## ZU ERLEDIGENDE AUFGABE
Geben Sie die Einträge vom Anfang bis einschließlich der Zeile, die „What is the title of the chart? Gain“ enthält, wortgetreu wieder.

## DATENAUSZÜGE
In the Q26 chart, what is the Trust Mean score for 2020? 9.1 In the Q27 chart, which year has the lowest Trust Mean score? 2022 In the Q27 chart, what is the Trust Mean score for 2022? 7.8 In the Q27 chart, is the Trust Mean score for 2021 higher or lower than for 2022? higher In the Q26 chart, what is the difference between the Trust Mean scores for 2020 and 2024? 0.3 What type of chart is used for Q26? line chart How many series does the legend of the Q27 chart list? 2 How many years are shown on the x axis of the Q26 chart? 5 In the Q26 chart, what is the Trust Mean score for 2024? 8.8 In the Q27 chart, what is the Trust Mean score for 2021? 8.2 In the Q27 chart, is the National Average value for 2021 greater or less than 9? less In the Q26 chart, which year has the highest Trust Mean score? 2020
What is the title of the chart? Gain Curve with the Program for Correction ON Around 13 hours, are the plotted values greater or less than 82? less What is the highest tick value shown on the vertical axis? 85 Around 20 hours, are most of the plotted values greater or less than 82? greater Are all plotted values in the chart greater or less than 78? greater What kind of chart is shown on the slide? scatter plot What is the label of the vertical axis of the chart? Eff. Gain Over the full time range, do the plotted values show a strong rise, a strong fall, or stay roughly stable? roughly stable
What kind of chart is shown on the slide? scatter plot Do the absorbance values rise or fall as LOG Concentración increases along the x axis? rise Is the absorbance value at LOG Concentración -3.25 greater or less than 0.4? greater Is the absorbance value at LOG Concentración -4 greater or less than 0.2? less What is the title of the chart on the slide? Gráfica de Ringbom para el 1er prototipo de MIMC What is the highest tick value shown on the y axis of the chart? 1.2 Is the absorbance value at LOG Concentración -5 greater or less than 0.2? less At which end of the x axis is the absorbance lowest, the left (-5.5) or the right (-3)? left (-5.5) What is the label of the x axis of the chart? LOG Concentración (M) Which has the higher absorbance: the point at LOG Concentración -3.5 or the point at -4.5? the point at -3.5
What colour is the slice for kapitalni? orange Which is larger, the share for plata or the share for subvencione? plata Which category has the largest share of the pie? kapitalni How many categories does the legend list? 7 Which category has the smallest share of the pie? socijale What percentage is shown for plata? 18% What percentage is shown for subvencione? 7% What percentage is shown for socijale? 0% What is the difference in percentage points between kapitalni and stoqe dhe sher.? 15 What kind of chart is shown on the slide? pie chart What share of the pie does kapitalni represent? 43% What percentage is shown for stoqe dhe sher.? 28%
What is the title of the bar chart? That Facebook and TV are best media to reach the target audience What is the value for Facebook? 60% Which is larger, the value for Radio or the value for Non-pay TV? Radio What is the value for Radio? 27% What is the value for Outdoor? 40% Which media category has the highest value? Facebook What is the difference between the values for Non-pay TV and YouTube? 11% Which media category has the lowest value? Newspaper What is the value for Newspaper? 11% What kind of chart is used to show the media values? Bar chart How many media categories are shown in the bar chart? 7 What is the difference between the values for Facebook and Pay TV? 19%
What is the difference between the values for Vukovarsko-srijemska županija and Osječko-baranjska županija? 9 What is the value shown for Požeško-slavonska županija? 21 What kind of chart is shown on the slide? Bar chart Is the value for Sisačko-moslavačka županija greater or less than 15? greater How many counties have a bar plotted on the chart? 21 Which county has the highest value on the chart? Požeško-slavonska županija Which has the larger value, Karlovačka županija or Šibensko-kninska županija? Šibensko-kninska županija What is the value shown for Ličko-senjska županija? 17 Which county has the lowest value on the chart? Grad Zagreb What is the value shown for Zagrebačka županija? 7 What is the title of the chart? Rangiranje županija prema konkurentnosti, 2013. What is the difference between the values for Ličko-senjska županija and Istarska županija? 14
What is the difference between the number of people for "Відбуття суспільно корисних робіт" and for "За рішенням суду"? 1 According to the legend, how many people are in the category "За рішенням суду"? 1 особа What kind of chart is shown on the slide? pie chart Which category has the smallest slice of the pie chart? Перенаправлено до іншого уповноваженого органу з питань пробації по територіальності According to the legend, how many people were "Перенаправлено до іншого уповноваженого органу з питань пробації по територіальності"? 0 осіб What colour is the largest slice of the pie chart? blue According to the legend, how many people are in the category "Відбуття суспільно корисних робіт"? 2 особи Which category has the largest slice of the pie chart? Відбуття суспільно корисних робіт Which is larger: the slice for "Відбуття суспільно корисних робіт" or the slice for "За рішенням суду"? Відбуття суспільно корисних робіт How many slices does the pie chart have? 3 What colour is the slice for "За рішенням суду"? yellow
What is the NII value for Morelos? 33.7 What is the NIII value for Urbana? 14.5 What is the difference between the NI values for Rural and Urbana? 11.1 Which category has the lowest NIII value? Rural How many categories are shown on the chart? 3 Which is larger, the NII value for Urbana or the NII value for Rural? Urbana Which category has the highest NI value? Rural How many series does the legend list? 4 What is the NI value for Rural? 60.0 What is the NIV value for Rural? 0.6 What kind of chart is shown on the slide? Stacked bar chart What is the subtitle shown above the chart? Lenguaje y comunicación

## ANTWORT
In the Q26 chart, what is the Trust Mean score for 2020? 9.1 In the Q27 chart, which year has the lowest Trust Mean score? 2022 In the Q27 chart, what is the Trust Mean score for 2022? 7.8 In the Q27 chart, is the Trust Mean score for 2021 higher or lower than for 2022? higher In the Q26 chart, what is the difference between the Trust Mean scores for 2020 and 2024? 0.3 What type of chart is used for Q26? line chart How many series does the legend of the Q27 chart list? 2 How many years are shown on the x axis of the Q26 chart? 5 In the Q26 chart, what is the Trust Mean score for 2024? 8.8 In the Q27 chart, what is the Trust Mean score for 2021? 8.2 In the Q27 chart, is the National Average value for 2021 greater or less than 9? less In the Q26 chart, which year has the highest Trust Mean score? 2020
What is the title of the chart? Gain Curve with the Program for Correction ON Around 13 hours, are the plotted values greater or less than 82? less What is the highest tick value shown on the vertical axis? 85 Around 20 hours, are most of the plotted values greater or less than 82? greater Are all plotted values in the chart greater or less than 78? greater What kind of chart is shown on the slide? scatter plot What is the label of the vertical axis of the chart? Eff. Gain Over the full time range, do the plotted values show a strong rise, a strong fall, or stay roughly stable? roughly stable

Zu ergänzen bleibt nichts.